Oil: Global GDP is still suffering and yet the price oil has risen from $34 to $72 a barrel. Copper, sugar and iron ore prices are also up strongly. Could this be a conspiracy of traders, speculators and investment banks? The UK’s Financial Services Authority is taking a look, following the lead of its US regulatory counterparts.

The debate is fierce. On one side is common sense. In effect, commodity funds and many speculators both chase and create market momentum. They tend to push prices up or down further than is justified by industrial supply and demand.

On the other side are articulate defenders of a profitable trading business and a mass of confusing data. Data can be found to demonstrate that “fundamentals” determine prices, especially if those fundamentals include financial conditions and producers’ expectations.
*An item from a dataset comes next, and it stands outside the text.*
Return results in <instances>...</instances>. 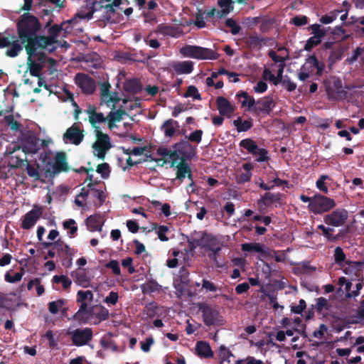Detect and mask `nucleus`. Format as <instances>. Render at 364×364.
I'll list each match as a JSON object with an SVG mask.
<instances>
[{"instance_id":"32","label":"nucleus","mask_w":364,"mask_h":364,"mask_svg":"<svg viewBox=\"0 0 364 364\" xmlns=\"http://www.w3.org/2000/svg\"><path fill=\"white\" fill-rule=\"evenodd\" d=\"M124 90L132 94H137L142 90V85L139 80L132 78L127 80L124 84Z\"/></svg>"},{"instance_id":"41","label":"nucleus","mask_w":364,"mask_h":364,"mask_svg":"<svg viewBox=\"0 0 364 364\" xmlns=\"http://www.w3.org/2000/svg\"><path fill=\"white\" fill-rule=\"evenodd\" d=\"M334 261L336 264H338L340 266H343V263L345 262L346 264H350L351 263H353V262L346 261V255L343 252V249L341 247H336L334 250ZM355 264H358L357 262H354Z\"/></svg>"},{"instance_id":"27","label":"nucleus","mask_w":364,"mask_h":364,"mask_svg":"<svg viewBox=\"0 0 364 364\" xmlns=\"http://www.w3.org/2000/svg\"><path fill=\"white\" fill-rule=\"evenodd\" d=\"M196 352L200 358H211L214 355L210 344L208 342L203 341H200L196 343Z\"/></svg>"},{"instance_id":"28","label":"nucleus","mask_w":364,"mask_h":364,"mask_svg":"<svg viewBox=\"0 0 364 364\" xmlns=\"http://www.w3.org/2000/svg\"><path fill=\"white\" fill-rule=\"evenodd\" d=\"M307 65V70H312L313 68H316V75L321 76L323 74V70L325 68V64L323 63H320L316 56L314 54L309 55L306 59L305 65H303V68H305V66Z\"/></svg>"},{"instance_id":"53","label":"nucleus","mask_w":364,"mask_h":364,"mask_svg":"<svg viewBox=\"0 0 364 364\" xmlns=\"http://www.w3.org/2000/svg\"><path fill=\"white\" fill-rule=\"evenodd\" d=\"M111 85L108 82H105L100 85L101 99L103 102H106L109 97L112 95L110 93Z\"/></svg>"},{"instance_id":"13","label":"nucleus","mask_w":364,"mask_h":364,"mask_svg":"<svg viewBox=\"0 0 364 364\" xmlns=\"http://www.w3.org/2000/svg\"><path fill=\"white\" fill-rule=\"evenodd\" d=\"M62 25L54 24L48 30V36H40V47L41 49L47 48L48 46L53 45L57 42L56 38L59 33L62 30Z\"/></svg>"},{"instance_id":"16","label":"nucleus","mask_w":364,"mask_h":364,"mask_svg":"<svg viewBox=\"0 0 364 364\" xmlns=\"http://www.w3.org/2000/svg\"><path fill=\"white\" fill-rule=\"evenodd\" d=\"M200 311L202 312L203 321L206 326L218 324L220 321L218 311L208 305H203L200 307Z\"/></svg>"},{"instance_id":"24","label":"nucleus","mask_w":364,"mask_h":364,"mask_svg":"<svg viewBox=\"0 0 364 364\" xmlns=\"http://www.w3.org/2000/svg\"><path fill=\"white\" fill-rule=\"evenodd\" d=\"M283 196L284 195L280 193H272L270 192H266L263 196H261L260 199L258 200L257 204L260 207L262 205L267 207L274 203L281 204Z\"/></svg>"},{"instance_id":"48","label":"nucleus","mask_w":364,"mask_h":364,"mask_svg":"<svg viewBox=\"0 0 364 364\" xmlns=\"http://www.w3.org/2000/svg\"><path fill=\"white\" fill-rule=\"evenodd\" d=\"M157 309V304L154 301H152L145 306L143 313L146 316L147 318H152L156 315Z\"/></svg>"},{"instance_id":"43","label":"nucleus","mask_w":364,"mask_h":364,"mask_svg":"<svg viewBox=\"0 0 364 364\" xmlns=\"http://www.w3.org/2000/svg\"><path fill=\"white\" fill-rule=\"evenodd\" d=\"M92 315L100 319V321H105L109 318V311L103 306H96Z\"/></svg>"},{"instance_id":"22","label":"nucleus","mask_w":364,"mask_h":364,"mask_svg":"<svg viewBox=\"0 0 364 364\" xmlns=\"http://www.w3.org/2000/svg\"><path fill=\"white\" fill-rule=\"evenodd\" d=\"M38 48H33V50L31 52L26 51V53L28 55L27 58V65L28 68L29 70L31 75L33 77H40L41 73L42 70L43 69V65H41V63H38L36 60H34L32 58L34 55H36V50H37Z\"/></svg>"},{"instance_id":"51","label":"nucleus","mask_w":364,"mask_h":364,"mask_svg":"<svg viewBox=\"0 0 364 364\" xmlns=\"http://www.w3.org/2000/svg\"><path fill=\"white\" fill-rule=\"evenodd\" d=\"M322 42V38H319L315 36L310 37L304 46V50L306 51H311L314 47L320 45Z\"/></svg>"},{"instance_id":"47","label":"nucleus","mask_w":364,"mask_h":364,"mask_svg":"<svg viewBox=\"0 0 364 364\" xmlns=\"http://www.w3.org/2000/svg\"><path fill=\"white\" fill-rule=\"evenodd\" d=\"M242 250L245 252H263V247L259 243H245L242 245Z\"/></svg>"},{"instance_id":"1","label":"nucleus","mask_w":364,"mask_h":364,"mask_svg":"<svg viewBox=\"0 0 364 364\" xmlns=\"http://www.w3.org/2000/svg\"><path fill=\"white\" fill-rule=\"evenodd\" d=\"M41 25L38 18L29 13L23 14L16 23L18 39L24 45L26 51L40 47L39 35Z\"/></svg>"},{"instance_id":"17","label":"nucleus","mask_w":364,"mask_h":364,"mask_svg":"<svg viewBox=\"0 0 364 364\" xmlns=\"http://www.w3.org/2000/svg\"><path fill=\"white\" fill-rule=\"evenodd\" d=\"M85 112L88 114V120L92 127L94 129L95 132L97 130H100V127L97 125L100 123H104L107 120L102 112H97V108L95 105H89Z\"/></svg>"},{"instance_id":"9","label":"nucleus","mask_w":364,"mask_h":364,"mask_svg":"<svg viewBox=\"0 0 364 364\" xmlns=\"http://www.w3.org/2000/svg\"><path fill=\"white\" fill-rule=\"evenodd\" d=\"M96 141L92 144V148L97 152V156L103 160L106 152L112 147L110 138L108 134H104L101 130L95 132Z\"/></svg>"},{"instance_id":"5","label":"nucleus","mask_w":364,"mask_h":364,"mask_svg":"<svg viewBox=\"0 0 364 364\" xmlns=\"http://www.w3.org/2000/svg\"><path fill=\"white\" fill-rule=\"evenodd\" d=\"M173 154L175 155V160L179 159L181 156V161L191 160L196 156V146H193L186 139L176 143L173 146Z\"/></svg>"},{"instance_id":"38","label":"nucleus","mask_w":364,"mask_h":364,"mask_svg":"<svg viewBox=\"0 0 364 364\" xmlns=\"http://www.w3.org/2000/svg\"><path fill=\"white\" fill-rule=\"evenodd\" d=\"M176 178L181 181L186 178L187 173L189 172L190 166L186 163V161H181L177 165Z\"/></svg>"},{"instance_id":"40","label":"nucleus","mask_w":364,"mask_h":364,"mask_svg":"<svg viewBox=\"0 0 364 364\" xmlns=\"http://www.w3.org/2000/svg\"><path fill=\"white\" fill-rule=\"evenodd\" d=\"M87 188L90 190L92 196L97 198L99 200L98 205H102L106 200V195L105 194L104 191L102 190L95 188L94 187L93 183H89L87 184Z\"/></svg>"},{"instance_id":"54","label":"nucleus","mask_w":364,"mask_h":364,"mask_svg":"<svg viewBox=\"0 0 364 364\" xmlns=\"http://www.w3.org/2000/svg\"><path fill=\"white\" fill-rule=\"evenodd\" d=\"M203 132L201 129H196L191 133L188 136H186V139L191 142L199 144L202 140Z\"/></svg>"},{"instance_id":"52","label":"nucleus","mask_w":364,"mask_h":364,"mask_svg":"<svg viewBox=\"0 0 364 364\" xmlns=\"http://www.w3.org/2000/svg\"><path fill=\"white\" fill-rule=\"evenodd\" d=\"M327 179L330 180L331 178L328 176L323 174L320 176L319 178L316 183L317 188L326 194L328 193V188L325 183V181Z\"/></svg>"},{"instance_id":"49","label":"nucleus","mask_w":364,"mask_h":364,"mask_svg":"<svg viewBox=\"0 0 364 364\" xmlns=\"http://www.w3.org/2000/svg\"><path fill=\"white\" fill-rule=\"evenodd\" d=\"M308 30L311 31V33L314 35L313 36L319 38H323L326 34L325 28H321V26L317 23L309 26Z\"/></svg>"},{"instance_id":"3","label":"nucleus","mask_w":364,"mask_h":364,"mask_svg":"<svg viewBox=\"0 0 364 364\" xmlns=\"http://www.w3.org/2000/svg\"><path fill=\"white\" fill-rule=\"evenodd\" d=\"M180 53L185 57L197 60H216L219 55L210 48L198 46L186 45L180 49Z\"/></svg>"},{"instance_id":"14","label":"nucleus","mask_w":364,"mask_h":364,"mask_svg":"<svg viewBox=\"0 0 364 364\" xmlns=\"http://www.w3.org/2000/svg\"><path fill=\"white\" fill-rule=\"evenodd\" d=\"M83 139V130L80 128L79 124L77 123H74L63 134V140L65 142L69 141L75 145H79Z\"/></svg>"},{"instance_id":"63","label":"nucleus","mask_w":364,"mask_h":364,"mask_svg":"<svg viewBox=\"0 0 364 364\" xmlns=\"http://www.w3.org/2000/svg\"><path fill=\"white\" fill-rule=\"evenodd\" d=\"M252 173L251 172H245L238 174L236 176V182L238 184H243L246 182H248L251 180Z\"/></svg>"},{"instance_id":"30","label":"nucleus","mask_w":364,"mask_h":364,"mask_svg":"<svg viewBox=\"0 0 364 364\" xmlns=\"http://www.w3.org/2000/svg\"><path fill=\"white\" fill-rule=\"evenodd\" d=\"M178 127V123L172 119L166 120L161 127L165 136L172 137L176 132V128Z\"/></svg>"},{"instance_id":"56","label":"nucleus","mask_w":364,"mask_h":364,"mask_svg":"<svg viewBox=\"0 0 364 364\" xmlns=\"http://www.w3.org/2000/svg\"><path fill=\"white\" fill-rule=\"evenodd\" d=\"M157 154L161 156H169L171 159H172L171 166L173 167L175 166L176 161L175 160V155L173 154L172 150H168L164 147H159L157 149Z\"/></svg>"},{"instance_id":"31","label":"nucleus","mask_w":364,"mask_h":364,"mask_svg":"<svg viewBox=\"0 0 364 364\" xmlns=\"http://www.w3.org/2000/svg\"><path fill=\"white\" fill-rule=\"evenodd\" d=\"M267 42V39L265 38L250 35L245 41V44L249 48L255 49L261 48L263 45H265Z\"/></svg>"},{"instance_id":"36","label":"nucleus","mask_w":364,"mask_h":364,"mask_svg":"<svg viewBox=\"0 0 364 364\" xmlns=\"http://www.w3.org/2000/svg\"><path fill=\"white\" fill-rule=\"evenodd\" d=\"M75 277V282L80 286L86 288L90 286V280L85 272L79 271L72 274Z\"/></svg>"},{"instance_id":"60","label":"nucleus","mask_w":364,"mask_h":364,"mask_svg":"<svg viewBox=\"0 0 364 364\" xmlns=\"http://www.w3.org/2000/svg\"><path fill=\"white\" fill-rule=\"evenodd\" d=\"M185 97H193L196 100H200L201 96L198 92L197 87L194 85H190L188 87L187 91L184 94Z\"/></svg>"},{"instance_id":"57","label":"nucleus","mask_w":364,"mask_h":364,"mask_svg":"<svg viewBox=\"0 0 364 364\" xmlns=\"http://www.w3.org/2000/svg\"><path fill=\"white\" fill-rule=\"evenodd\" d=\"M225 25L227 27L230 28V32L232 35H237L241 30L240 26L233 18H228L225 21Z\"/></svg>"},{"instance_id":"44","label":"nucleus","mask_w":364,"mask_h":364,"mask_svg":"<svg viewBox=\"0 0 364 364\" xmlns=\"http://www.w3.org/2000/svg\"><path fill=\"white\" fill-rule=\"evenodd\" d=\"M52 282L54 284L61 283L64 289H70L72 281L65 275H55L52 279Z\"/></svg>"},{"instance_id":"39","label":"nucleus","mask_w":364,"mask_h":364,"mask_svg":"<svg viewBox=\"0 0 364 364\" xmlns=\"http://www.w3.org/2000/svg\"><path fill=\"white\" fill-rule=\"evenodd\" d=\"M344 53L343 48H339L336 50H332L328 58V66L332 67L336 62L342 59Z\"/></svg>"},{"instance_id":"7","label":"nucleus","mask_w":364,"mask_h":364,"mask_svg":"<svg viewBox=\"0 0 364 364\" xmlns=\"http://www.w3.org/2000/svg\"><path fill=\"white\" fill-rule=\"evenodd\" d=\"M9 46H10V48L6 50V55L11 58L16 57L23 50L22 46L14 34H9L6 36L5 33H0V48Z\"/></svg>"},{"instance_id":"50","label":"nucleus","mask_w":364,"mask_h":364,"mask_svg":"<svg viewBox=\"0 0 364 364\" xmlns=\"http://www.w3.org/2000/svg\"><path fill=\"white\" fill-rule=\"evenodd\" d=\"M341 12V11L340 10H334L329 14L322 16L320 18V21L323 24L331 23L337 18L338 14Z\"/></svg>"},{"instance_id":"20","label":"nucleus","mask_w":364,"mask_h":364,"mask_svg":"<svg viewBox=\"0 0 364 364\" xmlns=\"http://www.w3.org/2000/svg\"><path fill=\"white\" fill-rule=\"evenodd\" d=\"M155 32L172 38H178L183 34L181 27L168 23L159 24Z\"/></svg>"},{"instance_id":"45","label":"nucleus","mask_w":364,"mask_h":364,"mask_svg":"<svg viewBox=\"0 0 364 364\" xmlns=\"http://www.w3.org/2000/svg\"><path fill=\"white\" fill-rule=\"evenodd\" d=\"M94 299V295L92 291L87 290L82 291L80 290L77 293V299L76 302H84L87 300L90 302L92 301Z\"/></svg>"},{"instance_id":"55","label":"nucleus","mask_w":364,"mask_h":364,"mask_svg":"<svg viewBox=\"0 0 364 364\" xmlns=\"http://www.w3.org/2000/svg\"><path fill=\"white\" fill-rule=\"evenodd\" d=\"M125 114H127L126 111L119 108L115 112H110L107 118H109L110 121L120 122L122 119L123 115Z\"/></svg>"},{"instance_id":"4","label":"nucleus","mask_w":364,"mask_h":364,"mask_svg":"<svg viewBox=\"0 0 364 364\" xmlns=\"http://www.w3.org/2000/svg\"><path fill=\"white\" fill-rule=\"evenodd\" d=\"M336 202L333 199L327 196L317 193L313 196V201L308 205V209L310 212L321 215L328 212L336 206Z\"/></svg>"},{"instance_id":"58","label":"nucleus","mask_w":364,"mask_h":364,"mask_svg":"<svg viewBox=\"0 0 364 364\" xmlns=\"http://www.w3.org/2000/svg\"><path fill=\"white\" fill-rule=\"evenodd\" d=\"M96 171L101 174L102 178H107L109 176L110 169L107 163H102L97 166Z\"/></svg>"},{"instance_id":"19","label":"nucleus","mask_w":364,"mask_h":364,"mask_svg":"<svg viewBox=\"0 0 364 364\" xmlns=\"http://www.w3.org/2000/svg\"><path fill=\"white\" fill-rule=\"evenodd\" d=\"M85 6H82L75 14V16L81 19H91L93 14L98 10V1L85 0Z\"/></svg>"},{"instance_id":"18","label":"nucleus","mask_w":364,"mask_h":364,"mask_svg":"<svg viewBox=\"0 0 364 364\" xmlns=\"http://www.w3.org/2000/svg\"><path fill=\"white\" fill-rule=\"evenodd\" d=\"M55 250L62 259V264L66 268H69L73 264V255L74 250L69 247L63 240H60L59 246H57Z\"/></svg>"},{"instance_id":"62","label":"nucleus","mask_w":364,"mask_h":364,"mask_svg":"<svg viewBox=\"0 0 364 364\" xmlns=\"http://www.w3.org/2000/svg\"><path fill=\"white\" fill-rule=\"evenodd\" d=\"M328 300L324 297L316 299L315 309L318 313H321L323 309H327Z\"/></svg>"},{"instance_id":"61","label":"nucleus","mask_w":364,"mask_h":364,"mask_svg":"<svg viewBox=\"0 0 364 364\" xmlns=\"http://www.w3.org/2000/svg\"><path fill=\"white\" fill-rule=\"evenodd\" d=\"M26 171L28 175L35 181H38L40 179L41 175L38 169L28 162L26 163Z\"/></svg>"},{"instance_id":"25","label":"nucleus","mask_w":364,"mask_h":364,"mask_svg":"<svg viewBox=\"0 0 364 364\" xmlns=\"http://www.w3.org/2000/svg\"><path fill=\"white\" fill-rule=\"evenodd\" d=\"M217 108L222 116L232 114L235 109L230 102L224 97L219 96L216 98Z\"/></svg>"},{"instance_id":"33","label":"nucleus","mask_w":364,"mask_h":364,"mask_svg":"<svg viewBox=\"0 0 364 364\" xmlns=\"http://www.w3.org/2000/svg\"><path fill=\"white\" fill-rule=\"evenodd\" d=\"M233 124L238 132H243L250 130L253 126V122L251 118L247 120L242 121V117H238L233 121Z\"/></svg>"},{"instance_id":"64","label":"nucleus","mask_w":364,"mask_h":364,"mask_svg":"<svg viewBox=\"0 0 364 364\" xmlns=\"http://www.w3.org/2000/svg\"><path fill=\"white\" fill-rule=\"evenodd\" d=\"M245 362L246 364H264L262 360H257L253 356H247L245 360H237L235 364H244Z\"/></svg>"},{"instance_id":"12","label":"nucleus","mask_w":364,"mask_h":364,"mask_svg":"<svg viewBox=\"0 0 364 364\" xmlns=\"http://www.w3.org/2000/svg\"><path fill=\"white\" fill-rule=\"evenodd\" d=\"M75 82L79 87L82 93L92 94L96 88L95 81L87 74L77 73L75 76Z\"/></svg>"},{"instance_id":"10","label":"nucleus","mask_w":364,"mask_h":364,"mask_svg":"<svg viewBox=\"0 0 364 364\" xmlns=\"http://www.w3.org/2000/svg\"><path fill=\"white\" fill-rule=\"evenodd\" d=\"M73 344L75 346L87 345L93 336L92 330L90 328H76L74 331H68Z\"/></svg>"},{"instance_id":"23","label":"nucleus","mask_w":364,"mask_h":364,"mask_svg":"<svg viewBox=\"0 0 364 364\" xmlns=\"http://www.w3.org/2000/svg\"><path fill=\"white\" fill-rule=\"evenodd\" d=\"M42 214L41 208L28 211L23 218L21 228L25 230L31 229L38 221Z\"/></svg>"},{"instance_id":"46","label":"nucleus","mask_w":364,"mask_h":364,"mask_svg":"<svg viewBox=\"0 0 364 364\" xmlns=\"http://www.w3.org/2000/svg\"><path fill=\"white\" fill-rule=\"evenodd\" d=\"M317 228L322 231L323 235L326 237L328 240L331 241H336L341 237V234L338 233L335 236H333L331 232L333 230V228H327L323 225H318Z\"/></svg>"},{"instance_id":"29","label":"nucleus","mask_w":364,"mask_h":364,"mask_svg":"<svg viewBox=\"0 0 364 364\" xmlns=\"http://www.w3.org/2000/svg\"><path fill=\"white\" fill-rule=\"evenodd\" d=\"M171 68L178 75L189 74L193 70V63L192 61L173 62Z\"/></svg>"},{"instance_id":"11","label":"nucleus","mask_w":364,"mask_h":364,"mask_svg":"<svg viewBox=\"0 0 364 364\" xmlns=\"http://www.w3.org/2000/svg\"><path fill=\"white\" fill-rule=\"evenodd\" d=\"M348 213L346 209L338 208L327 214L323 218L324 223L328 225L340 227L345 224L348 219Z\"/></svg>"},{"instance_id":"21","label":"nucleus","mask_w":364,"mask_h":364,"mask_svg":"<svg viewBox=\"0 0 364 364\" xmlns=\"http://www.w3.org/2000/svg\"><path fill=\"white\" fill-rule=\"evenodd\" d=\"M80 304L78 311L73 316L72 319L79 322L86 323L89 316L92 315L95 306L89 307L86 301L77 302Z\"/></svg>"},{"instance_id":"42","label":"nucleus","mask_w":364,"mask_h":364,"mask_svg":"<svg viewBox=\"0 0 364 364\" xmlns=\"http://www.w3.org/2000/svg\"><path fill=\"white\" fill-rule=\"evenodd\" d=\"M203 247L210 251L213 249L215 250H221V247L219 245L218 240L213 235L208 236L205 240V243L203 245Z\"/></svg>"},{"instance_id":"8","label":"nucleus","mask_w":364,"mask_h":364,"mask_svg":"<svg viewBox=\"0 0 364 364\" xmlns=\"http://www.w3.org/2000/svg\"><path fill=\"white\" fill-rule=\"evenodd\" d=\"M122 3V0H113L111 4H103V1L98 2L97 6L99 9H104V14L102 15L100 19L97 21L99 26H105L107 23H114L115 20L114 16L116 11L115 7H118Z\"/></svg>"},{"instance_id":"15","label":"nucleus","mask_w":364,"mask_h":364,"mask_svg":"<svg viewBox=\"0 0 364 364\" xmlns=\"http://www.w3.org/2000/svg\"><path fill=\"white\" fill-rule=\"evenodd\" d=\"M275 105L276 102L274 101L272 96L267 95L261 97L257 100V107L255 108V114L257 115H259L260 114L270 115Z\"/></svg>"},{"instance_id":"35","label":"nucleus","mask_w":364,"mask_h":364,"mask_svg":"<svg viewBox=\"0 0 364 364\" xmlns=\"http://www.w3.org/2000/svg\"><path fill=\"white\" fill-rule=\"evenodd\" d=\"M141 288L142 293L146 294L159 291L161 289V286L155 280L151 279L143 284Z\"/></svg>"},{"instance_id":"59","label":"nucleus","mask_w":364,"mask_h":364,"mask_svg":"<svg viewBox=\"0 0 364 364\" xmlns=\"http://www.w3.org/2000/svg\"><path fill=\"white\" fill-rule=\"evenodd\" d=\"M23 275V270L21 269V272H16L14 275L10 274L7 272L5 274V280L9 283H15L21 280Z\"/></svg>"},{"instance_id":"26","label":"nucleus","mask_w":364,"mask_h":364,"mask_svg":"<svg viewBox=\"0 0 364 364\" xmlns=\"http://www.w3.org/2000/svg\"><path fill=\"white\" fill-rule=\"evenodd\" d=\"M53 168L55 173L66 172L68 171L69 168L65 152H58L56 154Z\"/></svg>"},{"instance_id":"2","label":"nucleus","mask_w":364,"mask_h":364,"mask_svg":"<svg viewBox=\"0 0 364 364\" xmlns=\"http://www.w3.org/2000/svg\"><path fill=\"white\" fill-rule=\"evenodd\" d=\"M18 139L22 144L24 154H36L48 144L46 140L40 139L35 132L27 129L21 130Z\"/></svg>"},{"instance_id":"37","label":"nucleus","mask_w":364,"mask_h":364,"mask_svg":"<svg viewBox=\"0 0 364 364\" xmlns=\"http://www.w3.org/2000/svg\"><path fill=\"white\" fill-rule=\"evenodd\" d=\"M5 123L10 127L11 130L13 132H19L21 133L22 124L15 119L14 116L13 114H9L4 117Z\"/></svg>"},{"instance_id":"6","label":"nucleus","mask_w":364,"mask_h":364,"mask_svg":"<svg viewBox=\"0 0 364 364\" xmlns=\"http://www.w3.org/2000/svg\"><path fill=\"white\" fill-rule=\"evenodd\" d=\"M239 145L240 147L246 149L253 156H257L256 159L257 162H267L269 160L268 151L266 149L259 148L256 142L250 138L241 140Z\"/></svg>"},{"instance_id":"34","label":"nucleus","mask_w":364,"mask_h":364,"mask_svg":"<svg viewBox=\"0 0 364 364\" xmlns=\"http://www.w3.org/2000/svg\"><path fill=\"white\" fill-rule=\"evenodd\" d=\"M86 224L91 230L95 231L100 230L102 226V221L101 217L97 215H93L89 216L86 219Z\"/></svg>"}]
</instances>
Regulators are mulling over various reforms. But the focus is on improved transparency. That might help prevent manipulation, but it is hard to corner markets that are mostly large and liquid. The witch-hunt for speculators won’t do much to alleviate price volatility. As long as commodity prices vary along with financial trends — up strongly when money is easy and down fast when credit is squeezed — these markets will attract interest from traders. Crack down on them in one place and a new lot will come up somewhere else.

There are two effective ways to reduce volatility in commodity prices, neither in the remit of market regulators. First, get rid of easy money. With low inflation, reasonably high and stable real interest rates and credit in fairly short supply, the financial winds wouldn’t blow strongly enough to retain the interest of speculators.

Second, rely less on spot and more on cost-base prices. Most commodities come out of mines and wells that last decades and go to customers who need a steady supply and would benefit from steady prices. But for the last few decades, prices have increasingly been set in volatile markets increasingly dominated by financial — not industrial — considerations. If a way can be found to reverse that trend, there will be no need to hunt out the witches of speculation.